## Required work:
Can you reproduce the entire post below on how to create a crisis, word for word, with nothing changed or left out?

## Supplied passage:
=== Section Start ===

September 16, 2008

How To Create A Crisis

Ever wondered what it would take to create a crisis in a major market segment? One that not only wreaks havoc in that segment but threatens widespread failure of a nation's financial markets and destroys a few major financial corporations along the way?

Well it's really not that hard - if you're the federal government.

You start with some bogus assumptions based on your desire to be a social engineer. You decide that certain minorities are being systematically locked out of the American Dream of owning a home by lending policies that require such things as adequate income to pay a mortgage and sizable down payment. Since those requirements are preventing these people from getting mortgages you decide that those standards were created for precisely that purpose. It never occurs to you that those standards are there because banks make their money by making loans to people who can pay them back.

Next you tell the mortgage lenders that if they don't find ways to give mortgages to these under-serviced communities on their own they will be made to do so by force of government regulation. It probably wouldn't hurt to throw out terms like "fines" and "penalties" every now and then either.

Now if you happen to have a couple of quasi-governmental organizations that exist to buy and sell mortgages to keep the market liquid, it would be helpful to get them to lower their standards for the quality of loans they can trade. You might need congressional help with this.

=== Section End ===

## Dataset section:
=== Section Start ===

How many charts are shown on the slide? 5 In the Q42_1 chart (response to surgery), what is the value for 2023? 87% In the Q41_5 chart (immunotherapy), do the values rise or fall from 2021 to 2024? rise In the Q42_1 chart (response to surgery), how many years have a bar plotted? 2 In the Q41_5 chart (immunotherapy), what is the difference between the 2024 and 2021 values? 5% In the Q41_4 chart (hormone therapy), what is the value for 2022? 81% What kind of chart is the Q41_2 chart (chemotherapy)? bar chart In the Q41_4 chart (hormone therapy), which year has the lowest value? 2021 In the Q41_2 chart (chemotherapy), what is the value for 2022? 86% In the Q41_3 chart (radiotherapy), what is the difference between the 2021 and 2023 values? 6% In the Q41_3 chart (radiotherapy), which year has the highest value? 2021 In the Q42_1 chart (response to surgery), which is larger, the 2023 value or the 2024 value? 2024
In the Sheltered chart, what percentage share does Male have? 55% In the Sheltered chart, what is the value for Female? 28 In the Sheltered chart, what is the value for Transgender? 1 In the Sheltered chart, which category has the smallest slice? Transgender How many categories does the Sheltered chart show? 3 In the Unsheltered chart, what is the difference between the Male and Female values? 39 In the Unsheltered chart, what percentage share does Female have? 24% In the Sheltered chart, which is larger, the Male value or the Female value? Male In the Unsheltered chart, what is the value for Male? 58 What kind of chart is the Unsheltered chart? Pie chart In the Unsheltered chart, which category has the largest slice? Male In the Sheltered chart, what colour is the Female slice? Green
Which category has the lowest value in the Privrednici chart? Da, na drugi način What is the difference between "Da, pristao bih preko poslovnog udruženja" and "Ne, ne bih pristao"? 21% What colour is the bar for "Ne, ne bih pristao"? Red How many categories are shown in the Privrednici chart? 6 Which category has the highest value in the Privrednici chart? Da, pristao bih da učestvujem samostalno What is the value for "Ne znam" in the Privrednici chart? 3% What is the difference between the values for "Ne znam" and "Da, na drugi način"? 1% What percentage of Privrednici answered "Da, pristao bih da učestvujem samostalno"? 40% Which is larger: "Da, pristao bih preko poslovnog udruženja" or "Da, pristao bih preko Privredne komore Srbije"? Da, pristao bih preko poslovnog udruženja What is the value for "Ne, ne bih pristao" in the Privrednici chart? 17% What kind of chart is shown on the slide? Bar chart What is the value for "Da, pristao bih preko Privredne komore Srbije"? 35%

=== Section End ===

## Response:
September 16, 2008

How To Create A Crisis

Ever wondered what it would take to create a crisis in a major market segment? One that not only wreaks havoc in that segment but threatens widespread failure of a nation's financial markets and destroys a few major financial corporations along the way?

Well it's really not that hard - if you're the federal government.

You start with some bogus assumptions based on your desire to be a social engineer. You decide that certain minorities are being systematically locked out of the American Dream of owning a home by lending policies that require such things as adequate income to pay a mortgage and sizable down payment. Since those requirements are preventing these people from getting mortgages you decide that those standards were created for precisely that purpose. It never occurs to you that those standards are there because banks make their money by making loans to people who can pay them back.

Next you tell the mortgage lenders that if they don't find ways to give mortgages to these under-serviced communities on their own they will be made to do so by force of government regulation. It probably wouldn't hurt to throw out terms like "fines" and "penalties" every now and then either.

Now if you happen to have a couple of quasi-governmental organizations that exist to buy and sell mortgages to keep the market liquid, it would be helpful to get them to lower their standards for the quality of loans they can trade. You might need congressional help with this.